Moreover, since the tool now tracks all their equipment in their Oracle backend, it’s tied to their asset management system. That gives Mortenson the ability to report on the profitability of each piece of rental equipment.

One of the biggest ways the new system is helping Mortenson is with their project forecasting. This is something they have not been able to do well for their rental business in the past. And for Mortenson, forecasting is very important. They can run forecasting scenarios for each project that dynamically account for the costs of rental equipment. This helps them understand future billing for each project in the coming months. Forecasts are based on the project progress (vs. schedule) and the rental equipment required for each stage and task. That’s something they’ve never been able to produce before.

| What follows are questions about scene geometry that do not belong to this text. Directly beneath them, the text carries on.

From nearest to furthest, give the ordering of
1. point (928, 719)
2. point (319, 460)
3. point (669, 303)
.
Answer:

A Tight Deadline and Nationwide Deployment

In addition to developing and testing the tool, Traust had to transfer all the data for every equipment facility across the country. For each facility, that meant cleaning and converting all their data before they could go live. Each week, new facilities have been making the switch-over to the new system. A small team from Traust has tackled this immense challenge, all while supporting the equipment facilities that have already made the transition. The Traust team consisted of a business solution architect, project manager/functional lead, and a technical developer, along with a functional analyst to help with testing.

The development timeline was tight for a project of this scale with a nationwide deployment. The timeline was based on not having to sign another long-term license and support agreement for the rental management software. Planning began in August 2020, right during the height of the COVID-19 pandemic. The new system went live for the first facility in January 2021, and Mortenson began the process of turning off their previous rental software in May 2021.

Says Groskreutz, “When you think about how all this happened basically remote, it’s pretty impressive.”